"Computers in the future may weigh no more than 15 tons." - Popular
Mechanics, forecasting the relentless march of science, 1949
"I think there is a world market for maybe five computers." - Thomas Watson,
chairman of IBM, 1943
"I have traveled the length and breadth of this country and talked with the best
people, and I can assure you that data processing is a fad that won't last out the
year." - The editor in charge of business books for Prentice Hall, 1957
"But what ... is it good for?" - Engineer at the Advanced Computing Systems
Division of IBM, 1968, commenting on the microchip.
"There is no reason anyone would want a computer in their home." - Ken Olson,
president, chairman and founder of Digital Equipment Corp. 1977
"This 'telephone' has too many shortcomings to be seriously considered as a means
of communication. The device is inherently of no value to us." Western Union internal
"The wireless music box has no imaginable commercial value. Who would pay for a
message sent to nobody in particular?" --David Sarnoff's associates in response to
his urgings for investment in the radio in the 1920s.
"The concept is interesting and well-formed, but in order to earn better than a
'C,' the idea must be feasible." - A Yale University management professor in response
to Fred Smith's paper proposing reliable overnight delivery service. (Smith went on to
found Federal Express Corp.)
"Who the hell wants to hear actors talk?" - Harry M. Warner, Warner Brothers,
"I'm just glad it'll be Clark Gable who's falling on his face and not Gary
Cooper." - Gary Cooper on his decision not to take the leading role in "Gone
With The Wind."
"A cookie store is a bad idea. Besides, the market research reports say America
likes crispy cookies, not soft and chewy cookies like you make." Response to Debbi
Fields' idea of starting her company, Mrs. Fields' Cookies.
"We don't like their sound, and guitar music is on the way out." - Decca
Recording Co. rejecting the Beatles, 1962.

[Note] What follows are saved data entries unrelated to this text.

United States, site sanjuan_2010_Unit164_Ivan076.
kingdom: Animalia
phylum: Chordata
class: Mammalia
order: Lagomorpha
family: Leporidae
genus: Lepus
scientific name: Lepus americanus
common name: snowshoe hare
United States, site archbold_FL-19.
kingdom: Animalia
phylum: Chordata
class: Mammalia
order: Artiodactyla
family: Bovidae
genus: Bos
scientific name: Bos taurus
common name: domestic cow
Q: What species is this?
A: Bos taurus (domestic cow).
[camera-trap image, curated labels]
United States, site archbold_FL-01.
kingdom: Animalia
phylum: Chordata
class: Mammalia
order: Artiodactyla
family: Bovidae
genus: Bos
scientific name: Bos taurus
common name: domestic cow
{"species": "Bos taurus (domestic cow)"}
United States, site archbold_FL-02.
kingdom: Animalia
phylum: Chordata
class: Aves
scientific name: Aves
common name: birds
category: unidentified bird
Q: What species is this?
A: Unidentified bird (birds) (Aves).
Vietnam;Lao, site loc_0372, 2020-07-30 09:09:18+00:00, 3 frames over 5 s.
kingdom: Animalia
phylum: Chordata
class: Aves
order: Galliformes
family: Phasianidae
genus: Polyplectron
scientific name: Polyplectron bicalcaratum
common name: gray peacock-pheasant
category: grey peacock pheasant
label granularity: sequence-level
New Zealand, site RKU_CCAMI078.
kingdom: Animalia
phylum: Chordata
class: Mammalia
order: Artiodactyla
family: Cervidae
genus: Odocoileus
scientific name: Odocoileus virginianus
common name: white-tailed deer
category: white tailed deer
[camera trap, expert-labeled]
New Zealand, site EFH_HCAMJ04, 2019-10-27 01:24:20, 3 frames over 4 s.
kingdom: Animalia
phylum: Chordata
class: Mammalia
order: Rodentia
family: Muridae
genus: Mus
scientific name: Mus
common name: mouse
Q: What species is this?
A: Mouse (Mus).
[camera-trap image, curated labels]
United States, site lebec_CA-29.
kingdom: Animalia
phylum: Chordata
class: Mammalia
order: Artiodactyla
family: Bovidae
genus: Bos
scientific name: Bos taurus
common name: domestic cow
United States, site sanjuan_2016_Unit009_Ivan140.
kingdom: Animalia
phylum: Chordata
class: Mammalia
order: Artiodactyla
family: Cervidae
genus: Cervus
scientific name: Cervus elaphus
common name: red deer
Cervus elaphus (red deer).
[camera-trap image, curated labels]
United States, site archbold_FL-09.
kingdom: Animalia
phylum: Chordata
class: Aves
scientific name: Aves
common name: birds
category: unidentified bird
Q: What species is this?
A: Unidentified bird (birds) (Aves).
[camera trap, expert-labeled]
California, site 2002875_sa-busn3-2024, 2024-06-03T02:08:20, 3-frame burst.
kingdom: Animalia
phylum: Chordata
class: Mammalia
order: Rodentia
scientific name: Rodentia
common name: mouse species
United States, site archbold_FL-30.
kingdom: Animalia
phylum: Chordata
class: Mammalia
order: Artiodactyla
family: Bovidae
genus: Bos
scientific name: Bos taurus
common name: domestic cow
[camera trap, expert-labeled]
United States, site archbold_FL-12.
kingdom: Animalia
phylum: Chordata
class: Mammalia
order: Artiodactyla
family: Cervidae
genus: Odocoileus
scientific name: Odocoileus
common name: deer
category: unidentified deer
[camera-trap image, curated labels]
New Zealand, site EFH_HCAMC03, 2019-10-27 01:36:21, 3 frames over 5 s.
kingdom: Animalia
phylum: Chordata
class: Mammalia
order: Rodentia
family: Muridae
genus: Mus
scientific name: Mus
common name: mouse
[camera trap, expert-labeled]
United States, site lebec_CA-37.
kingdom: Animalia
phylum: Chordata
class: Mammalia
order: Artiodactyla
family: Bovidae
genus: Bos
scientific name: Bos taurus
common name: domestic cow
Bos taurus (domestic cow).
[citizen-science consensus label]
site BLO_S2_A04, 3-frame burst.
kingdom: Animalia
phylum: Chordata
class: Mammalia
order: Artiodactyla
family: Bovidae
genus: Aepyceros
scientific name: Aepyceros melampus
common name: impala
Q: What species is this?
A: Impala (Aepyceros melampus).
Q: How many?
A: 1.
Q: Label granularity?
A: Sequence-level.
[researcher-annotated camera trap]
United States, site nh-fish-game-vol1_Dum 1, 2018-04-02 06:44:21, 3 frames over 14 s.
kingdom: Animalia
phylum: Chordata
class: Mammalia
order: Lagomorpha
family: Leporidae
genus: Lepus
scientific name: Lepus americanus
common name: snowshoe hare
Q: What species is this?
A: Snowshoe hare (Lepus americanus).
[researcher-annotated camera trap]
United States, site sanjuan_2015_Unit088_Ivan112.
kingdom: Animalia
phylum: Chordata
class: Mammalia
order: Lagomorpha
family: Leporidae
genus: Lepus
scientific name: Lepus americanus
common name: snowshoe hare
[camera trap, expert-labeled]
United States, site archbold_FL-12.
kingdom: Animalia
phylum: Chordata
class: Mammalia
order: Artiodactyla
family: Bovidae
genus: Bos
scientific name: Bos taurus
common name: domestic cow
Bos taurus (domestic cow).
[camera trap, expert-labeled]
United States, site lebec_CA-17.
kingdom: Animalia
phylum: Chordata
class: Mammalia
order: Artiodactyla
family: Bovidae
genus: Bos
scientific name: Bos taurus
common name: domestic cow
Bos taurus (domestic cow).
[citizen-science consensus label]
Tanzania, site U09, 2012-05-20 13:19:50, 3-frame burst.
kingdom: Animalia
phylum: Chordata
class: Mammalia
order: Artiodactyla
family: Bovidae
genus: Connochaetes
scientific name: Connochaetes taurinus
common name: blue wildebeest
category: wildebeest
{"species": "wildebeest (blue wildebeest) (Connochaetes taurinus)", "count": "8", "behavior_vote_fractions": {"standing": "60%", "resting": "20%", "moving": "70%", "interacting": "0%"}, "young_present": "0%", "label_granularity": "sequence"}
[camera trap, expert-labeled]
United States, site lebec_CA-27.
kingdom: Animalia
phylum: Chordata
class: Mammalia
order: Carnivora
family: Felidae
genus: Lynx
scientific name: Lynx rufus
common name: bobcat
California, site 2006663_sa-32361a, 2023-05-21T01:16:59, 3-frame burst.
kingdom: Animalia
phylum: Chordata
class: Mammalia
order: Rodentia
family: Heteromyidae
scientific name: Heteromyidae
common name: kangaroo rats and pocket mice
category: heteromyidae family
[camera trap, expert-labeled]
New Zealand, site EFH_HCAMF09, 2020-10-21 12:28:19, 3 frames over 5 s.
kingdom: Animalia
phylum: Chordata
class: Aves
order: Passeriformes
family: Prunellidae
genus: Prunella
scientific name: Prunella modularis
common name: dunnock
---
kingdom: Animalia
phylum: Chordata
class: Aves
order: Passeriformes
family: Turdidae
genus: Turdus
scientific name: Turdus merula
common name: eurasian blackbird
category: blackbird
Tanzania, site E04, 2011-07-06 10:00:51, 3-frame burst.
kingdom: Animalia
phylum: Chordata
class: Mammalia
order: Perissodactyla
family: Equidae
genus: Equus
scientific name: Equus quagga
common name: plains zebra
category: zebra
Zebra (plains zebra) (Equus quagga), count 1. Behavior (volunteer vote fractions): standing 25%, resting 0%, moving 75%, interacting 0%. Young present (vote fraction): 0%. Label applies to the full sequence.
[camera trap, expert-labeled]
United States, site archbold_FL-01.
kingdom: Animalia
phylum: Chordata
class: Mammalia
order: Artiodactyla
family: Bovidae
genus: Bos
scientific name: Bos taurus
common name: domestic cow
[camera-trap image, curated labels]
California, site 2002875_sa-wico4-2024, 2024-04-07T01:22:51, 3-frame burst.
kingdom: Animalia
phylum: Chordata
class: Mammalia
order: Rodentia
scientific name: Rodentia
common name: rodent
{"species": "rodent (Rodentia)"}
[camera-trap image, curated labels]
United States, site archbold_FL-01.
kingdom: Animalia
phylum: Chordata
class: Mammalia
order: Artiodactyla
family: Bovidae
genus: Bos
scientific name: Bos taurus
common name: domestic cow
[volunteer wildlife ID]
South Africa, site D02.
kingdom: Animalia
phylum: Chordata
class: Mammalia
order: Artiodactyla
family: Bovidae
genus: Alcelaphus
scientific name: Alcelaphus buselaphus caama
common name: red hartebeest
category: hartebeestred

"Heavier-than-air flying machines are impossible." - Lord Kelvin, president,
Royal Society, 1895.
"If I had thought about it, I wouldn't have done the experiment. The literature
was full of examples that said you can't do this." - Spencer Silver on the work that
led to the unique adhesives or 3-M "Post-It" Notepads.
"So we went to Atari and said, 'Hey, we've got this amazing thing, even built with
some of your parts, and what do you think about funding us? Or we'll give it to you. We
just want to do it. Pay our salary, we'll come work for you.' And they said, 'No.' So then
we went to Hewlett-Packard, and they said, 'Hey, we don't need you; you haven't got
through college yet.'" - Apple Computer Inc. founder Steve Jobs on attempts to get
Atari and H-P interested in his and Steve Wozniak's personal computer.
"Professor Goddard does not know the relation between action and reaction and the
need to have something better than a vacuum against which to react. He seems to lack the
basic knowledge ladled out daily in high schools." - 1921 New York Times editorial
about Robert Goddard's revolutionary rocket work.
"You want to have consistent and uniform muscle development across all of your
muscles? It can't be done. It's just a fact of life. You just have to accept inconsistent
muscle development as an unalterable condition of weight training." - Response to
Arthur Jones, who solved the "unsolvable" problem by inventing Nautilus.
"Drill for oil? You mean drill into the ground to try and find oil? You're
crazy." - Drillers who Edwin L. Drake tried to enlist to his project to drill for oil
"Stocks have reached what looks like a permanently high plateau." - Irving
Fisher, Professor of Economics, Yale University, 1929.
"Airplanes are interesting toys but of no military value." - Marechal
Ferdinand Foch, Professor of Strategy, Ecole Superieure de Guerre.
"Everything that can be invented has been invented." - Charles H. Duell,
Commissioner, U.S. Office of Patents, 1899.
"Louis Pasteur's theory of germs is ridiculous fiction". - Pierre Pachet,
Professor of Physiology at Toulouse, 1872
"The abdomen, the chest, and the brain will forever be shut from the intrusion of
the wise and humane surgeon". - Sir John Eric Ericksen, British surgeon, appointed
Surgeon-Extraordinary to Queen Victoria, 1873.